## TEXTO APRESENTADO

Autos e vídeo ao final
• O
Tribunal de Justiça do Paraná (TJPR), por meio da 1ª Câmara Criminal,
anulou o julgamento do caminhoneiro Fábio Jean Pollyak, condenado a 13
anos e 9 meses de prisão por homicídio qualificado, após constatar que o juiz
presidente do júri
atuou de forma parcial, com postura semelhante à de um órgão acusatório,
comprometendo a imparcialidade do veredito. A decisão foi unânime e
determinou a realização de um novo júri e a imediata soltura do réu.
A defesa, conduzida pelo escritório
Dalledone & Advogados Associados (@dalledoneadvogados), liderado pelo advogado Cláudio Dalledone Júnior (@drdalledone), demonstrou, com base em
provas técnicas e gravações em vídeo do plenário, que o juiz havia
ultrapassado todos os limites de sua função constitucional. Entre os principais
argumentos destacados pela equipe estão a
quebra de imparcialidade, a violação ao sistema acusatório, a influência
indevida sobre os jurados, a supressão do direito de autodefesa e a nulidade
absoluta do julgamento.

## TAREFAS DO EXERCÍCIO
1. Relacione todos os argumentos principais da equipe de defesa que o texto sobre a anulação do júri menciona.
2. Prossiga o texto sobre a anulação do júri a partir do ponto em que ele termina.
Os itens provêm de uma fonte diferente da do texto sobre a anulação do júri.

## ITENS

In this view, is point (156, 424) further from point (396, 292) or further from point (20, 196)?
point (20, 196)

---

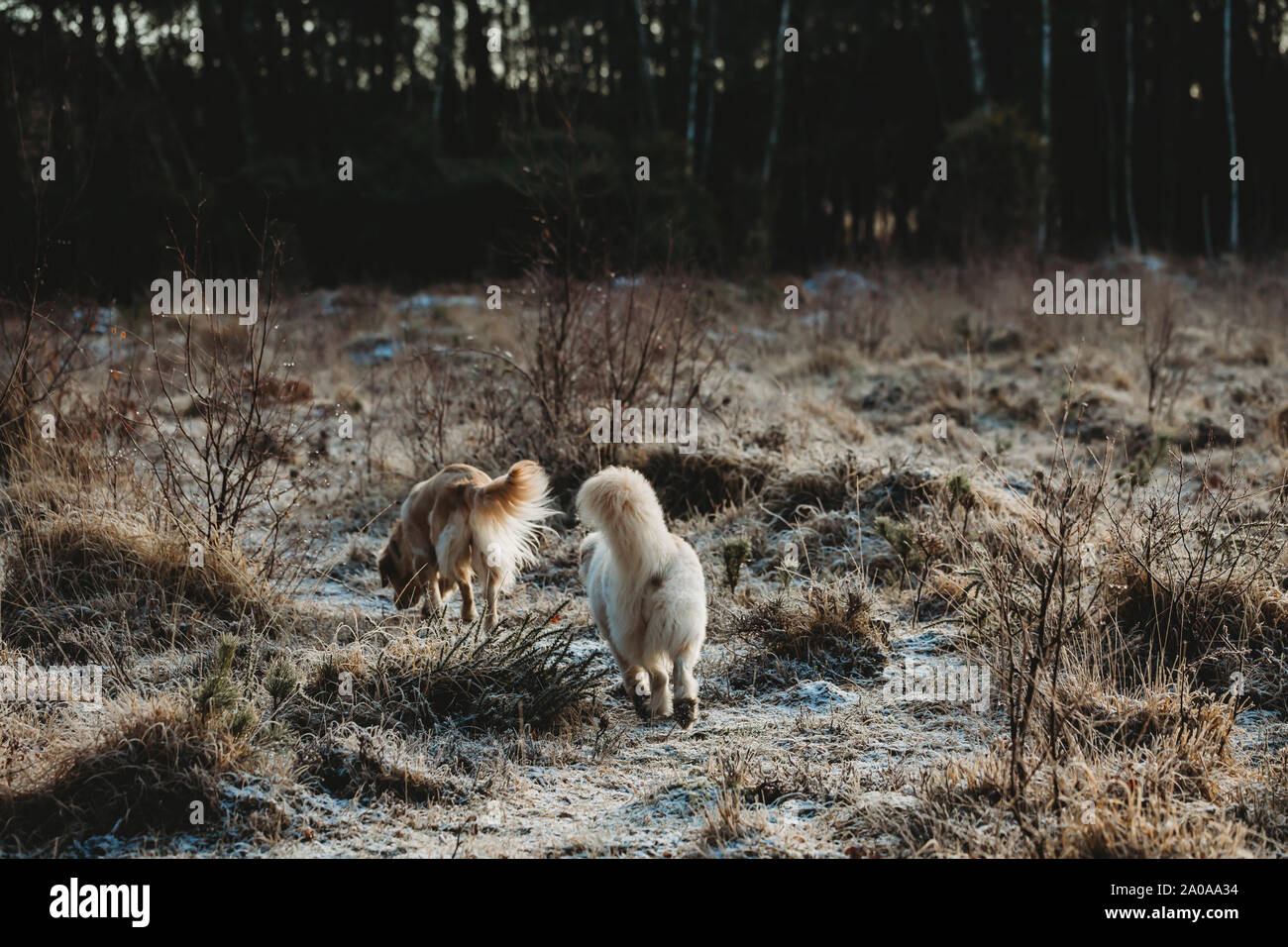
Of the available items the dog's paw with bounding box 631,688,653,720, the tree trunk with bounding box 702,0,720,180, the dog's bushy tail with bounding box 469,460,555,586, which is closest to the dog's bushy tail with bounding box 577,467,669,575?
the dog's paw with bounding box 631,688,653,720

## RESULTADOS FINAIS
1. Quebra de imparcialidade; violação ao sistema acusatório; influência indevida sobre os jurados; supressão do direito de autodefesa; nulidade absoluta do julgamento.

2.
Entenda o caso
O processo teve origem em Guarapuava (PR) e envolveu a acusação de homicídio
qualificado em decorrência de disparo de arma de fogo, que resultou na morte de
uma vítima sem relação com a briga anterior. O réu havia sido condenado pelo
Conselho de Sentença a 13 anos e 9 meses de reclusão. Após a condenação,
o escritório Dalledone & Advogados Associados assumiu a defesa e interpôs
recurso de apelação com base no artigo 593, inciso III, alínea “a”, do Código de
Processo Penal, alegando nulidade posterior à pronúncia, em razão da falta de
imparcialidade do juiz presidente durante o interrogatório do réu.
As
gravações apresentadas pela defesa comprovaram que o magistrado, ao conduzir o
interrogatório, pressionou o acusado a admitir intenção de matar e emitiu juízos
de valor sobre sua conduta, em diálogo direto com o réu perante os jurados. Em
trecho reproduzido no próprio acórdão, o juiz questiona:
“Quem sai de casa empunhando uma arma, no estado de raiva como o senhor
estava, sai com intenção de alisar, fazer carinho, de pedir desculpa, de
conversar? Então tá aí a intenção de matar, não é?”
O réu negou:
“Não, não senhor. Porque eu fui lá pra me defender.”
Diante da resposta, o magistrado insistiu:
“Então admita sua intenção de matar!”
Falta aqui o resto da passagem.